▶ _SOURCE DOCUMENT_:

──────

Is More Better?
Peak Oil is one of many symptoms of an ecologically full planet. Our genetically embedded drive for `more' coupled with an expanding world population of 6.5 billion suggests a finite limit for growth will eventually be reached, if it hasn't been already.
In discussions about the impacts of Peak Oil, it is sometimes implicitly assumed that we NEED to replace the energy lost from the coming liquid fuels decline with other energy sources in order to maintain our way of life and our happiness. Indeed, it seems that much of the current effort is focused on comparing/discovering the best energy alternatives with respect to EROI, environmental impact and scalability/timing. In addition, demand experts also look at efficiency, carpooling, 4 day workweek, living locally type solutions, etc. In this post, I look at Peak Oil from a broader context: the necessity and purpose of continued increases in demand for energy. What is it all for, if not to make us happy?
Below is one of their better known graphs showing the relationship between GNP per capita and % of population in each country that is `satisfied' or `happy' with their lives.
It can be seen, that at low levels of GNP, happiness is lacking, but once a certain level of GNP is reached, incremental income per capita adds very little to subjective well being.

──────

▶ _EXTRACTED ENTRIES_:
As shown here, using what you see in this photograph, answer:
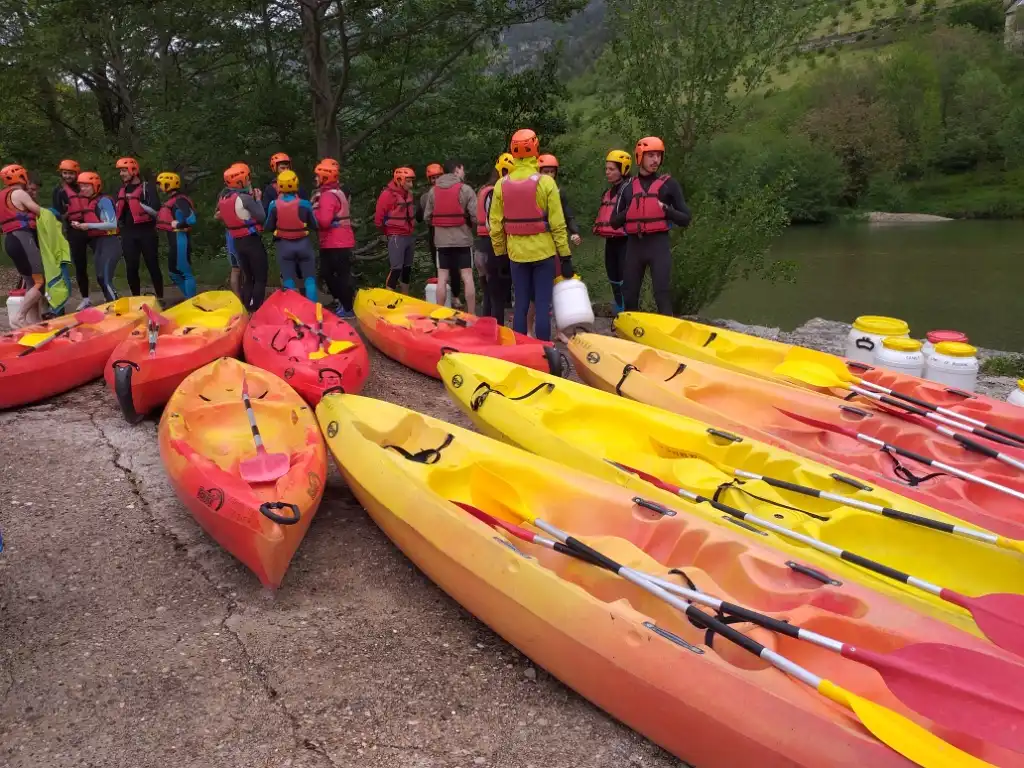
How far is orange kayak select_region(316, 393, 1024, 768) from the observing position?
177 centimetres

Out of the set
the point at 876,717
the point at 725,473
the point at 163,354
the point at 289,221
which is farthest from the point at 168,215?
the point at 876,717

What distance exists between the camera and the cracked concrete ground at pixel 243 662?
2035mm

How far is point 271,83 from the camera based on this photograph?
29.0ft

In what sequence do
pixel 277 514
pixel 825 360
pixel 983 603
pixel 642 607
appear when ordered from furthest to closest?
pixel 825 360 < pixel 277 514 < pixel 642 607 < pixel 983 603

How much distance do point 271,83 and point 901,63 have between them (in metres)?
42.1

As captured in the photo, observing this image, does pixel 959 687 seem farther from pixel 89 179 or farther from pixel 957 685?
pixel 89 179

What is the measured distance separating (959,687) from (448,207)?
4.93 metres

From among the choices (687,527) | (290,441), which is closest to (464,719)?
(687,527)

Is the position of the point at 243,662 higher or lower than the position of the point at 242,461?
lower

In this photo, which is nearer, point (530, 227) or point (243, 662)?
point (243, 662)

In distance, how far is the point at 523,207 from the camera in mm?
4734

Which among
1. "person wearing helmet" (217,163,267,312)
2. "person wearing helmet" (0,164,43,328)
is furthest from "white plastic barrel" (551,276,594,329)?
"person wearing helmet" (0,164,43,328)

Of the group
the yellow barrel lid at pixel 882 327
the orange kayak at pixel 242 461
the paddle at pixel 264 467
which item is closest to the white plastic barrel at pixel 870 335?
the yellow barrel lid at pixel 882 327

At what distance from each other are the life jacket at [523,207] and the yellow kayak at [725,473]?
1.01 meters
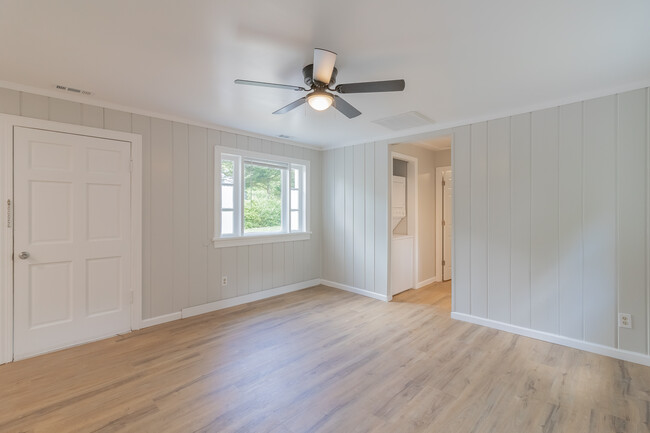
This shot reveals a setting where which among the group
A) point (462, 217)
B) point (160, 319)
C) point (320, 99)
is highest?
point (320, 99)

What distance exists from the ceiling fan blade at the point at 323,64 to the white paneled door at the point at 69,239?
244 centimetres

──────

▶ _YOUR TASK_: Copy the passage of the Peak Oil essay from "In discussions about" to "make us happy?". The records have no connection to the Peak Oil essay.

▶ _TASK ANSWER_:
In discussions about the impacts of Peak Oil, it is sometimes implicitly assumed that we NEED to replace the energy lost from the coming liquid fuels decline with other energy sources in order to maintain our way of life and our happiness. Indeed, it seems that much of the current effort is focused on comparing/discovering the best energy alternatives with respect to EROI, environmental impact and scalability/timing. In addition, demand experts also look at efficiency, carpooling, 4 day workweek, living locally type solutions, etc. In this post, I look at Peak Oil from a broader context: the necessity and purpose of continued increases in demand for energy. What is it all for, if not to make us happy?